Moteurs de changement
Explosion de l’information
Le téléphone intelligent a changé la donne. L’information est désormais actuelle, abondante et accessible. Aujourd’hui, en quelques instants, l’on crée plus d’information que toute celle écrite de l’aube de l’humanité au début de l’ère de l’information. Nous sommes passés des nouvelles quotidiennes aux nouvelles matinales et de soirée, puis aux fils d’actualité minute par minute. L’information sera bientôt vraiment fournie en temps réel. Lire chaque jour tout le journal local est possible; la totalité du contenu mondial est si vaste que personne ne pourrait l’assimiler.
Notre rapport avec l’information évolue rapidement. Plusieurs ont maintenant l’habitude d’entendre leur mobile siffler à la réception de nouveaux contenus. L’avènement des flux personnels a poussé de nombreuses personnes à créer leur propre flux de contenu. Les algorithmes de recherche, les réseaux sociaux, les agrégateurs, les analyses de données et l’Intelligence artificielle sont de plus en plus indispensables pour donner un sens à toute l’information disponible. Parcourir l’information sur Internet sera de moins en moins une entreprise manuelle.
Croisement des progrès technologiques
Les nouvelles technologies, opérant de concert avec Internet, transforment la société. Le résultat de toutes ces avancées technologiques pourrait être une expérience plus fluide, intuitive et immersive avec nos dispositifs et applications numériques.
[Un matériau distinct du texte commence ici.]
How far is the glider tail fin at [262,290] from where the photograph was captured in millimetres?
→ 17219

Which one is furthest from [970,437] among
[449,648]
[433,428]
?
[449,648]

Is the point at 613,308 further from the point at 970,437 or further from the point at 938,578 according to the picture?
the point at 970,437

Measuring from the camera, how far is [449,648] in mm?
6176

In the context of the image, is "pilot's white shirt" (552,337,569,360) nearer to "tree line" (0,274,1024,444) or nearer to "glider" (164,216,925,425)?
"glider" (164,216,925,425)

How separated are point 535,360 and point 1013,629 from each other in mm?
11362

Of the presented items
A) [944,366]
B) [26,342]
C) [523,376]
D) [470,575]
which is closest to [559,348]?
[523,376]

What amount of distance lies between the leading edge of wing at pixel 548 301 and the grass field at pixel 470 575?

Ces progrès technologiques sont les suivants :
- Une intelligence artificielle pratique et abordable
- De nouvelles méthodes d’affichage numérique : réalité virtuelle et réalité augmentée
- Une technologie alliant sens tactiles et expérience numérique appelée haptique
- Interface cerveau-ordinateur : dispositifs permettant aux utilisateurs d’interagir avec les ordinateurs en utilisant leur pensée
- Internet des objets : intégration des capacités d’Internet et de l’informatique dans tous les objets
- La migration des tâches de calcul des appareils individuels vers des ordinateurs centraux, appelée informatique en nuage
- Des dispositifs capables de gérer plusieurs connexions Internet afin de bénéficier d’une connexion Internet dynamique plus rapide et moins chère
Que peuvent offrir ces progrès?
Réalité augmentée – Immergez-vous
Cette réalité mixte fera disparaître les écrans, intégrant menus, documents et avatars aux espaces physiques, transformant parfois même les environnements en des scènes fantastiques ou éloignées.
Les dispositifs de réalité virtuelle (RV) et de réalité augmentée (RA) pourront éventuellement être fusionnés et offrir ainsi à chacun un seul flux de leurs mondes virtuel et physique.
Assistance personnelle – Déléguez
Ceux qui se convertiront entièrement à l’intelligence artificielle (IA) pourront enseigner à leur agent IA comment leur faciliter la vie et prévoir leurs besoins. Le temps que l’on ne consacre pas aux tâches actuelles est source de nouvelles possibilités et révélateur d’un nouveau rythme de vie.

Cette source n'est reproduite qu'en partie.